*WORK TASK*.
Pictures aside, repeat the listing below exactly.

*DATA PROVIDED*.
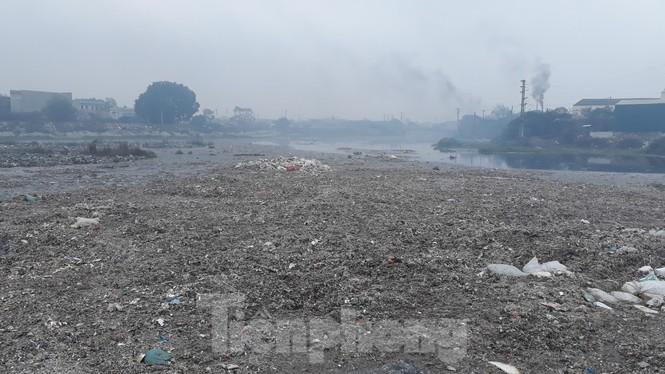 Yêu cầu dừng ngay việc mở cống nước thải, thanh tra ô nhiễm môi trường sông Cầu - ảnh 2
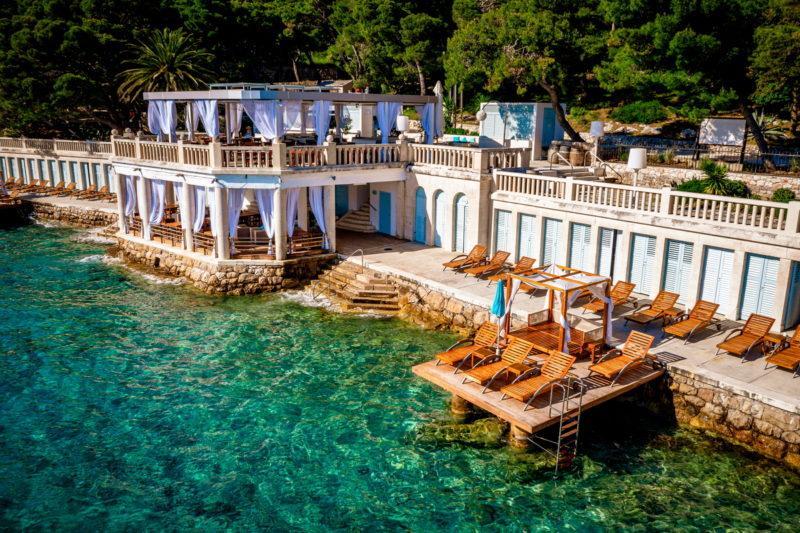 hochzeit kroatien hochzeitslocation beachclub strand heiraten 01 800x533 - Croatia Love - Eure Hochzeit in Kroatien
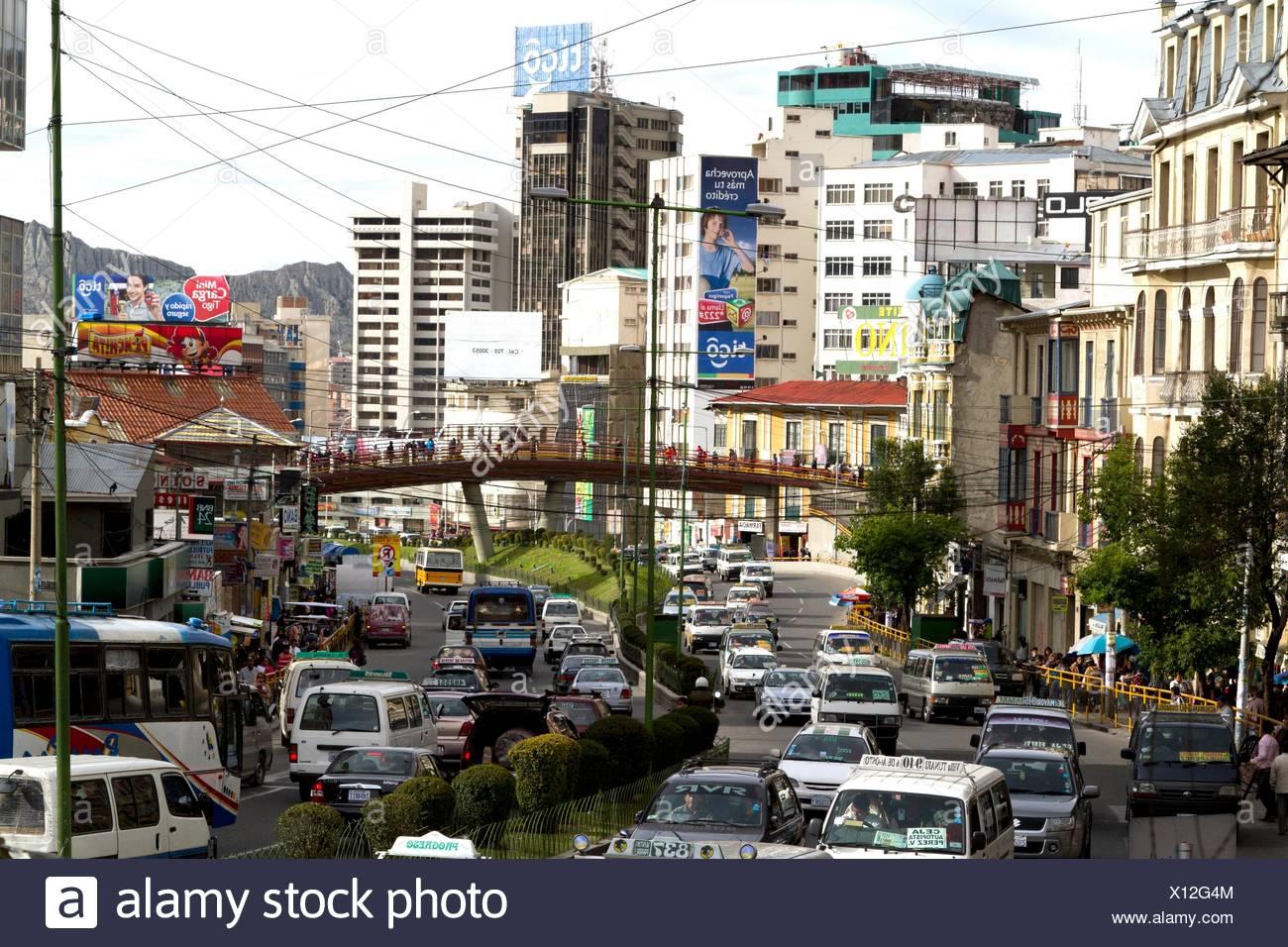 Bolivia La Paz Av Mariscal Santa Cruz Stock Photo Alamy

*TASK RESPONSE*.
 Yêu cầu dừng ngay việc mở cống nước thải, thanh tra ô nhiễm môi trường sông Cầu - ảnh 2
 hochzeit kroatien hochzeitslocation beachclub strand heiraten 01 800x533 - Croatia Love - Eure Hochzeit in Kroatien
 Bolivia La Paz Av Mariscal Santa Cruz Stock Photo Alamy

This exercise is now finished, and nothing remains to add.